*Given request:* Arrange every line of the records below as a numbered list, omitting blank lines and leaving out the pictures.

(Records about scenes in pictures)
_ _ _
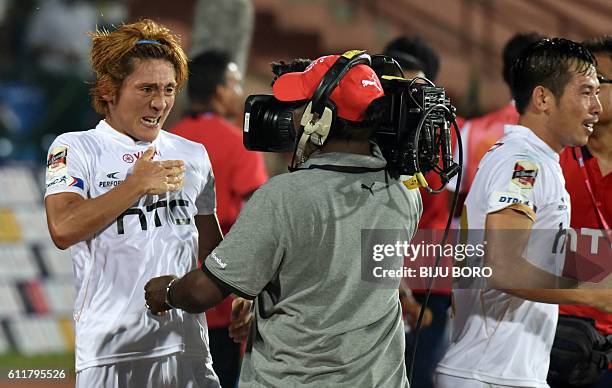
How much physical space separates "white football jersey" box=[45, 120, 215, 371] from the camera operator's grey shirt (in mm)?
640

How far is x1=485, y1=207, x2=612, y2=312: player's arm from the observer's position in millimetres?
3668

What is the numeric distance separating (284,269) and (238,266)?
14cm

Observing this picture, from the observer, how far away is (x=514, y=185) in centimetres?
375

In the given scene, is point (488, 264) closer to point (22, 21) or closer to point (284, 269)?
point (284, 269)

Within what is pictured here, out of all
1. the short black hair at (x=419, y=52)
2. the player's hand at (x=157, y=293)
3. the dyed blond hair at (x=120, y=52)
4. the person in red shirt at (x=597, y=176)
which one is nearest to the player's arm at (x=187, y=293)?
the player's hand at (x=157, y=293)

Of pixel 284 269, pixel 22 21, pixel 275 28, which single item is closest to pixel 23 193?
pixel 22 21

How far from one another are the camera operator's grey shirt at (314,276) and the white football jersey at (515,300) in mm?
792

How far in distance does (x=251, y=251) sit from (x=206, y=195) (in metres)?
0.99

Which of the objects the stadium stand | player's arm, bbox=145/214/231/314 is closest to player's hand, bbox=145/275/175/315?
player's arm, bbox=145/214/231/314

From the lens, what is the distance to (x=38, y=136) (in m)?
9.10

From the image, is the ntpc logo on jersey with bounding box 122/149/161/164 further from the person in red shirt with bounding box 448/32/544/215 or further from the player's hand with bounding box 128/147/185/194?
the person in red shirt with bounding box 448/32/544/215

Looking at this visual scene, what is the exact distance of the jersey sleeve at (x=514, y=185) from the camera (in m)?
3.71

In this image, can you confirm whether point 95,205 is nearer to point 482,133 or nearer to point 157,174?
point 157,174

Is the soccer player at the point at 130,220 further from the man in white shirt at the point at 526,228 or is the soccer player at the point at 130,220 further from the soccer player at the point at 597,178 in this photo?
the soccer player at the point at 597,178
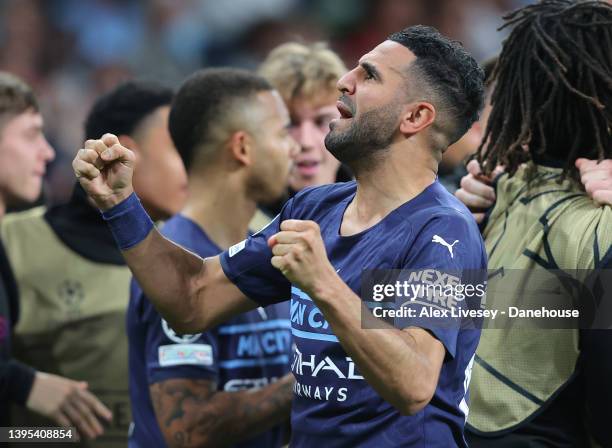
_ _ _
*Written answer:*
1. How much physical space separates "white football jersey" box=[45, 120, 215, 371] from the camera operator's grey shirt (in mm)?
2. 640
3. How far is x1=485, y1=207, x2=612, y2=312: player's arm from the observer's position in millimetres?
4. 3668
5. What is the numeric distance separating (284,269) and (238,266)?
6. 14cm
7. Observing this picture, from the observer, how far away is (x=514, y=185) in centimetres?
8. 375
9. In the given scene, is point (488, 264) closer to point (22, 21) or closer to point (284, 269)?
10. point (284, 269)
11. Within what is pictured here, out of all
12. 1. the short black hair at (x=419, y=52)
13. 2. the player's hand at (x=157, y=293)
14. 3. the dyed blond hair at (x=120, y=52)
15. 4. the person in red shirt at (x=597, y=176)
16. which one is nearest to the player's arm at (x=187, y=293)?
17. the player's hand at (x=157, y=293)
18. Of pixel 284 269, pixel 22 21, pixel 275 28, which single item is closest to pixel 23 193?
19. pixel 22 21
20. How far from one another are the camera operator's grey shirt at (314,276) and the white football jersey at (515,300) in mm?
21. 792
22. How far in distance does (x=251, y=251) sit from (x=206, y=195) (in metres)?
23. 0.99
24. Which of the objects the stadium stand | player's arm, bbox=145/214/231/314 is closest to player's hand, bbox=145/275/175/315?
25. player's arm, bbox=145/214/231/314
26. From the lens, what is the distance to (x=38, y=136) (in m)?
27. 9.10
28. From the image, is the ntpc logo on jersey with bounding box 122/149/161/164 further from the person in red shirt with bounding box 448/32/544/215 or further from the player's hand with bounding box 128/147/185/194?
29. the person in red shirt with bounding box 448/32/544/215
30. Looking at this visual scene, what is the exact distance of the jersey sleeve at (x=514, y=185) from the camera (in m)?
31. 3.71
32. In this image, can you confirm whether point 95,205 is nearer to point 482,133 or nearer to point 157,174?
33. point 157,174
34. Is the soccer player at the point at 130,220 further from the man in white shirt at the point at 526,228 or is the soccer player at the point at 130,220 further from the soccer player at the point at 597,178 in this photo?
35. the soccer player at the point at 597,178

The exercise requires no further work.